Many of us see ‘junk’ food as something we get from a popular takeaway outlet – usually involving burgers or fried chicken … and although this view is generally accurate, it’s not the only form of junk food!

To me, junk food is quite hard to describe – as a general rule it is high in calories but is deficient when it comes to essential nutrients. Cake, for example has eggs in it – which are fabulously nutrient rich … but they kinda get lost amongst all the sugar, flavourings, saturated fat and processed white flour, making cake something you’d probably just reserve for special occasions – like birthdays! (who’d have thought?!)

A burger should actually be one of the greatest nutrient rich meals around – with a nice piece of quality meat, crisp fresh salad and a good carbohydrate in the form of the bread roll it’s wrapped in – but with fast food taking hold of this little beauty it has become quite the opposite and is now known for being drenched in salt and saturated fat – even the bun that it comes in has an unusually high sugar content in some outlets.
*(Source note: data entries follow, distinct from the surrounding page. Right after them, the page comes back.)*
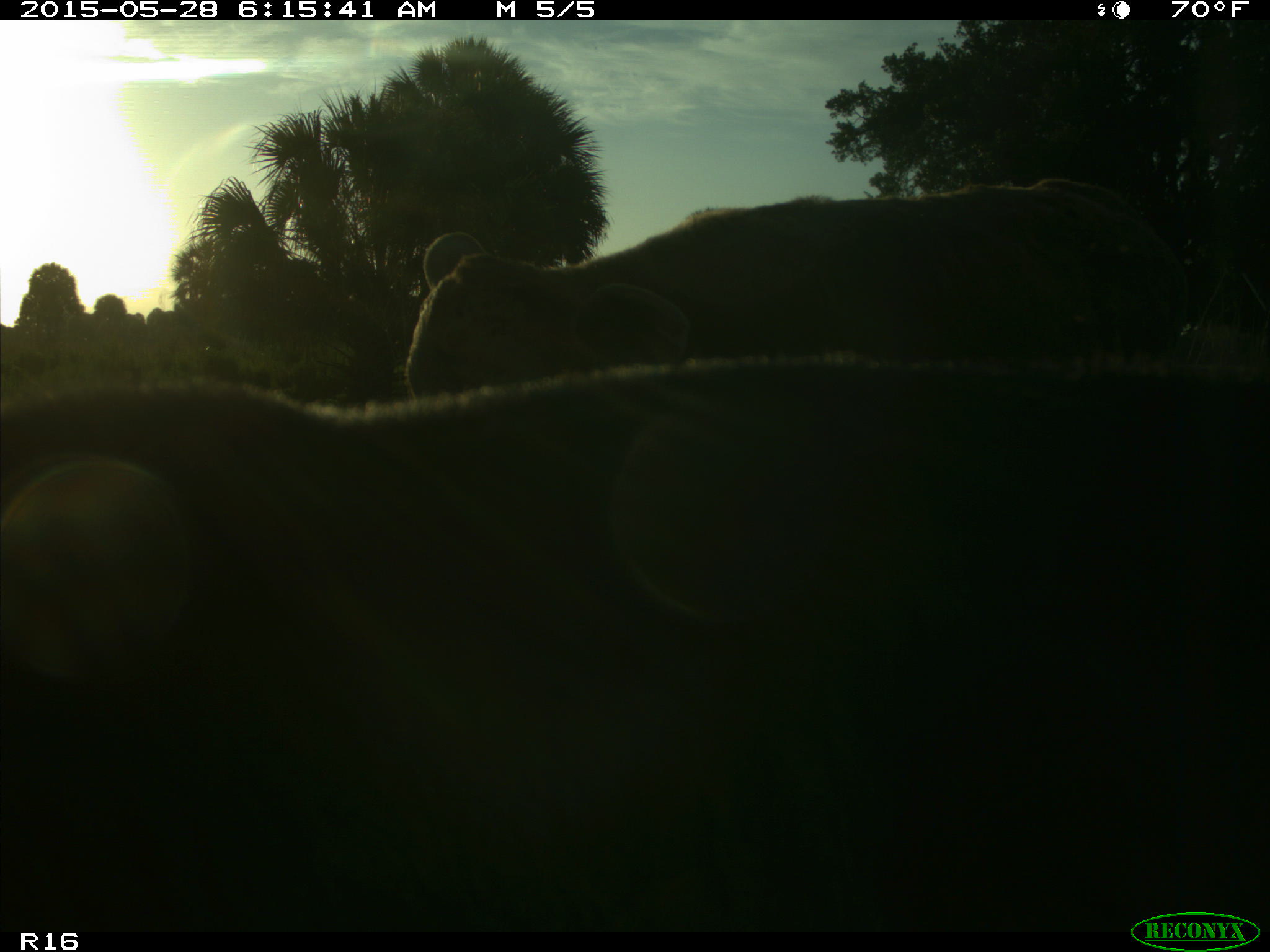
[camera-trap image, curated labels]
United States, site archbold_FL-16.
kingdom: Animalia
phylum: Chordata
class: Mammalia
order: Artiodactyla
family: Bovidae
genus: Bos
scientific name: Bos taurus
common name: domestic cow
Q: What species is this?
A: Bos taurus (domestic cow).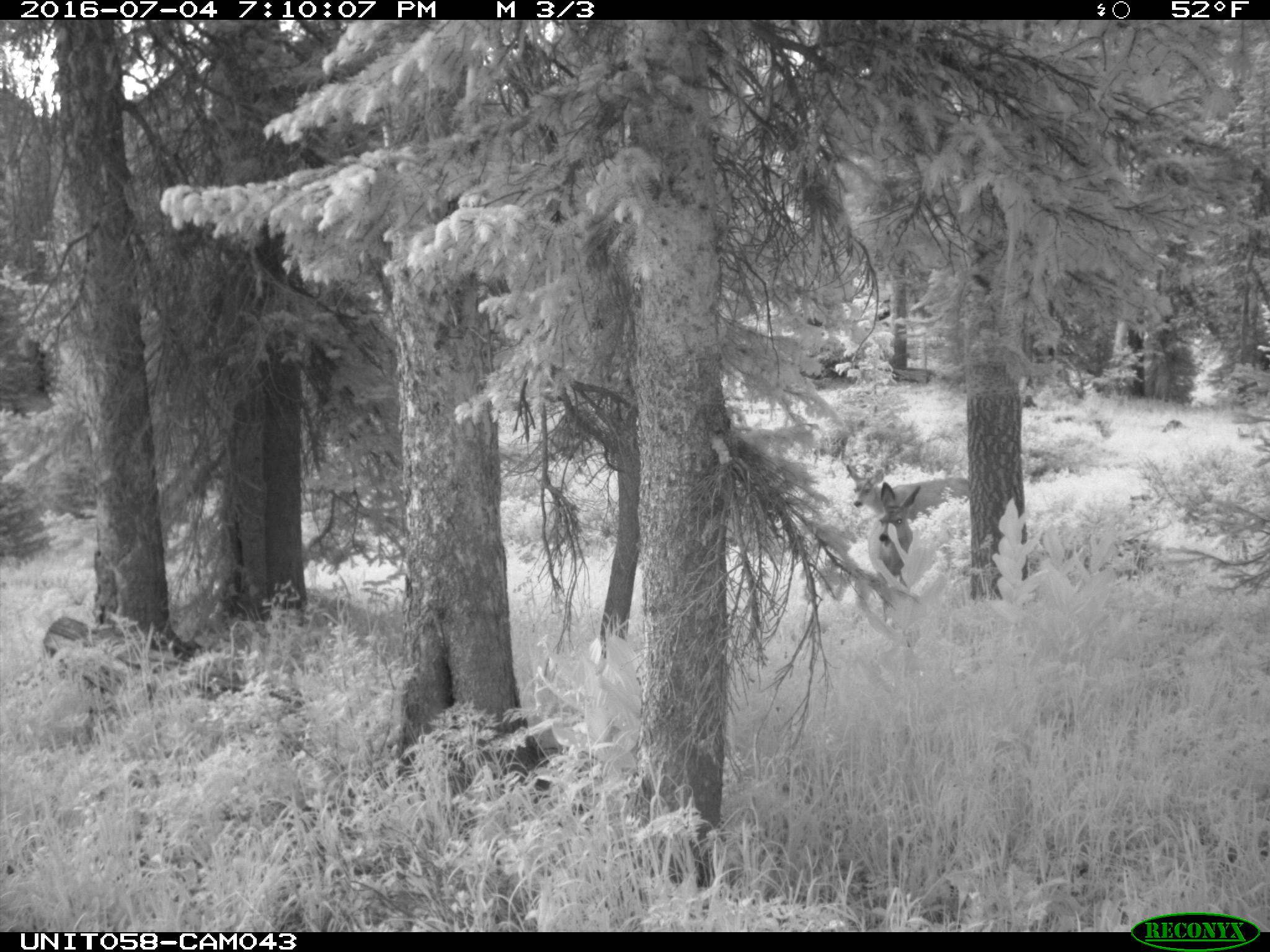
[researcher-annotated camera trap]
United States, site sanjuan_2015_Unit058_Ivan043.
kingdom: Animalia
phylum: Chordata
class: Mammalia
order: Artiodactyla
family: Cervidae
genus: Odocoileus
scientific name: Odocoileus hemionus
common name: mule deer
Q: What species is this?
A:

No amount of salad can go up against that!

And don’t even get me started on things like pizza and fish-n-chips! If you make these yourself, you’re actually looking at quite a nutrient rich, nourishing meal. It’s when they’re cooked quickly for convenience by being rapidly fried in hot oil or being made en-mass with added salt for maximum flavour that they become ‘junk’.

So what do we do? Swap nutrition for convenience?

My idea of fast food? Well, my first quick go-to is always a couple of eggs on toast with some mushrooms or tomatoes sautéed on the side. Four minutes and I’ve got myself a filling, tasty meal that will energise me and stabilise my blood sugar. Otherwise, every couple of months I spend a day food prepping meals that are freezer friendly – if I’m in a hurry or running late then I just pop one out of the freezer and re-heat it.

Fast food doesn’t have to be nutrient deficient, loaded with salt or sugar and make you leave the house to get it. It takes a little practice and dedication, but fast food always starts at home.